He was unaware how much time passed whilst studying the can, and only when its motions stopped for
a moment was he able to take his eyes of it and survey his surroundings. He was
stood in an old caravan, which had been converted into a fruit stall. It felt
familiar, yet there was something not quite right about it. He turned his back
on the dancing can, and looked out of the front opening of the stall. In front
of him was the shelved display of large mounds of fruit and veg, beyond which
lay a small gap and a red brick wall.
There was no other way out of the stall,
the only door out was on his left. He tried it but it was locked. The shelves
around the inside walls of the barrow were full of produce, like the front display;
the only fruit free space was where the can stood. His only way out was to climb
onto the waist high frontal display and crawl across the mounds of fruit and veg.

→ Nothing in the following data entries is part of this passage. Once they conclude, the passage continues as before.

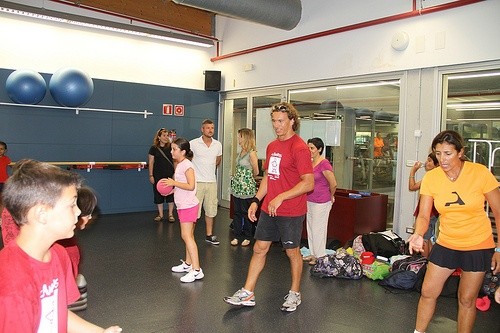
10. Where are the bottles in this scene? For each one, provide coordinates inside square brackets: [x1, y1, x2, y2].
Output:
[349, 193, 362, 199]
[359, 191, 371, 197]
[406, 160, 426, 168]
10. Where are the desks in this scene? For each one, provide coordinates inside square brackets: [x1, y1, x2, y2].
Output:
[229, 188, 388, 246]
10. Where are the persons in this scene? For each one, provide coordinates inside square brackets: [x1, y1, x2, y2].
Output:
[405, 131, 500, 333]
[0, 142, 123, 333]
[147, 128, 175, 221]
[222, 103, 315, 312]
[302, 137, 337, 265]
[161, 138, 205, 282]
[374, 133, 385, 157]
[408, 152, 440, 259]
[230, 128, 260, 246]
[188, 119, 222, 245]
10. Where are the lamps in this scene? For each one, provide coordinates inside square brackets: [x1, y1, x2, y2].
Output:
[0, 0, 215, 48]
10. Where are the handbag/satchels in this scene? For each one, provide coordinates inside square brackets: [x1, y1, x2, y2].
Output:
[362, 233, 403, 263]
[378, 269, 416, 294]
[362, 260, 389, 281]
[311, 254, 363, 280]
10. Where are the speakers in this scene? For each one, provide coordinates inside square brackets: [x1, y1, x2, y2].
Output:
[205, 70, 220, 91]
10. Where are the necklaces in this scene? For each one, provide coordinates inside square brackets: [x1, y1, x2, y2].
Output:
[445, 161, 462, 181]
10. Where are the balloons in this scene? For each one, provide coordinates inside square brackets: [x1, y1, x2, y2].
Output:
[49, 67, 95, 108]
[156, 178, 173, 195]
[5, 69, 47, 105]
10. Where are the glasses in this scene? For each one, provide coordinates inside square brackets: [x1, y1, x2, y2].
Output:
[273, 106, 287, 110]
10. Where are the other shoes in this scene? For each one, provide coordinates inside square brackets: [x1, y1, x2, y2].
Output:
[241, 239, 250, 246]
[168, 215, 175, 222]
[230, 239, 238, 245]
[154, 216, 164, 222]
[303, 255, 318, 265]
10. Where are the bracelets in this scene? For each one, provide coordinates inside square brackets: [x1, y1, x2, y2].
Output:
[149, 174, 153, 177]
[409, 176, 414, 178]
[494, 247, 500, 252]
[250, 197, 260, 208]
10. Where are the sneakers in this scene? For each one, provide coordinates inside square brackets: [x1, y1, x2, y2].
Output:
[180, 268, 204, 283]
[172, 259, 192, 273]
[280, 291, 301, 311]
[205, 235, 220, 245]
[223, 287, 255, 306]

As he started to, he was shocked to see that the front of the display shelf was
shrouded in barbed wire, and in amongst the fruit was much broken glass and discarded
razors.
He had seen nothing outside the stall except for the red brick wall, so
with great care he stuck out his head through the open front hatch, leaning on
the display in the places which were glass free. He looked first at the brick
wall in front, as he raised his head, the wall floated ever upwards without end,
as it did downwards. He was shocked, a sentiment that turned to horror as soon
as he looked sideways. Beyond the span of the wall lay a dead street of barricaded,
barbed wired, terraced houses, which skewered at awkward angles into infinity
on either side.
The ashen grey houses contrasted strongly with the crimson peach
sky. His terror turned to melancholy as he studied the desolate scene and its
infinite perspectives. A sudden white noise flash of lightening made him wince
and pull himself in from his leaning position on the stalls front display. The
thunder clouds dissolved into the roofs of the houses in a myriad of rainbow candy
floss colours, the translucent reflections shone outwards from the shiny wet house
tops, and steadily the rain increased its downpour.

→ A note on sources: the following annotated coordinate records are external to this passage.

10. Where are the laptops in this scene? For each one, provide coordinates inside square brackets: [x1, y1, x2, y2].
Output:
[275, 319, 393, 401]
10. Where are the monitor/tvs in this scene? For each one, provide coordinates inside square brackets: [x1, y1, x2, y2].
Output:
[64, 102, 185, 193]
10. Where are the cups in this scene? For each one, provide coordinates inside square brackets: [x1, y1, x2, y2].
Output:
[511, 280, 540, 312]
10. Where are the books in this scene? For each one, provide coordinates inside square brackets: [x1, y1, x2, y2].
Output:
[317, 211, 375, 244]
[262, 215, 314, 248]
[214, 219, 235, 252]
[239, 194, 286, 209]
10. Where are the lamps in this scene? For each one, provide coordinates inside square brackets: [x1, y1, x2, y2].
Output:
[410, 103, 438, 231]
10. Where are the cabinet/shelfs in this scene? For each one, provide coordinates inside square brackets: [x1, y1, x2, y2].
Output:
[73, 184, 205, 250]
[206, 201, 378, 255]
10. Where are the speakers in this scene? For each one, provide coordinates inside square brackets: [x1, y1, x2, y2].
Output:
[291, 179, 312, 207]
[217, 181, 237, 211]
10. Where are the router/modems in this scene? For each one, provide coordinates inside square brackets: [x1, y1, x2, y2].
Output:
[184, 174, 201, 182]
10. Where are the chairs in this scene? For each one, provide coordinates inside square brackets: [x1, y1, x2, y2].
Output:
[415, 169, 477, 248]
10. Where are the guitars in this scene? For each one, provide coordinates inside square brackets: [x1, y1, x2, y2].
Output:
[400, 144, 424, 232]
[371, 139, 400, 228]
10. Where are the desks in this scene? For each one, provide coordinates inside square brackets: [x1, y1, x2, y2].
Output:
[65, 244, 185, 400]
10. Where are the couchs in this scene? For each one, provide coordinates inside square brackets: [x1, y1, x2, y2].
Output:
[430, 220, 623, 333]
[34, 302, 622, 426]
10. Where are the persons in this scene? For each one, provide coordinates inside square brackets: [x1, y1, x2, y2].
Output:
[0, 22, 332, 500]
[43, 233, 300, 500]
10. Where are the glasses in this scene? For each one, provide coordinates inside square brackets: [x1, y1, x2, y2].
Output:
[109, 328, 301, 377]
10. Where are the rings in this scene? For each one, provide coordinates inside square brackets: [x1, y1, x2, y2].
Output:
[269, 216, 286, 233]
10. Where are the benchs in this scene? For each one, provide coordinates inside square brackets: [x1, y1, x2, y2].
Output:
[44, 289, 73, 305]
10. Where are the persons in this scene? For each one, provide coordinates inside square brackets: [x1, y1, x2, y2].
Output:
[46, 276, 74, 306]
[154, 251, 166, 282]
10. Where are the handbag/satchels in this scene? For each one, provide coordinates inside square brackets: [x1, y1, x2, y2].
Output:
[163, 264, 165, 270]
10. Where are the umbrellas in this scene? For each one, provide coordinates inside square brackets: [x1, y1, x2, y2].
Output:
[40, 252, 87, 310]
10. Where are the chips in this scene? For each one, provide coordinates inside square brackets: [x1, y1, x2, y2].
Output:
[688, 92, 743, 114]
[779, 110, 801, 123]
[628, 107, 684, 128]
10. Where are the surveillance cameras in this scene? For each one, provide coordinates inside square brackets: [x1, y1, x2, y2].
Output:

Phil scanned his mind for a reason why he should be trapped in such a foreboding
place, but couldn't find one. As he ruminated on his position, a movement caught
the corner of his eye. He turned in the eerie light, and examined the shelves,
something moist was happening to the many different fruits in their baskets. He
looked closer, into the piss green display cases that held the quivering fruits
that surrounded him. An instinctive movement made him step back, as he felt his
tea rise to meet his teeth. All the fruit was rotten, the movement was caused
by the millions of pulsating and writhing maggots who had turned the once fresh
food into a putrid mess. The sudden backwards motion knocked over one of the baskets
on the shelf. The once golden delicious apples flooded over the enclosed floor
of the barrow, spilling their parasites everywhere. The sight of the green and
white carpet beneath his bare feet caused his tea to pass his teeth and cover
the floor of wriggling white larvae with a steaming bile mush. He started to panic,
he felt that he couldn't stay there any longer, but he was trapped. There was
no escape. The door was locked and the front escape was too sharp to crawl out
over.
He stood transfixed, listening to the squelching of the fruit and the humming
of the can, a cold sweat coursing his brow. Above the noise of the stall and his
techno beating heart came a new sound, far away, the sound of approaching footsteps.
At that the can on the shelf began to behave more erratically, jumping and vibrating
with a frightening intensity, keeping him from looking out to see whose footsteps
they were. He turned to study the can, entranced by the dance it made and the
buzz saw noise that came from within it.
He had to look inside, not wanting to know, but driven on by that crazy compulsion
of curiosity which killed the cat. He stepped towards the can. Each step extinguished
a thousand fat maggot lives, with a faint sex thrust squelch. Shaking he picked
up the moulding can. He pulled the top off, or rather, loosened it enough for
the internal pressure to explode it off across the stall. The can spewed out a
fierce cloud of buzzing blackness, filling the air around him. A swarm of fat
flies buzzed about him, each staring at him with their complex eyes.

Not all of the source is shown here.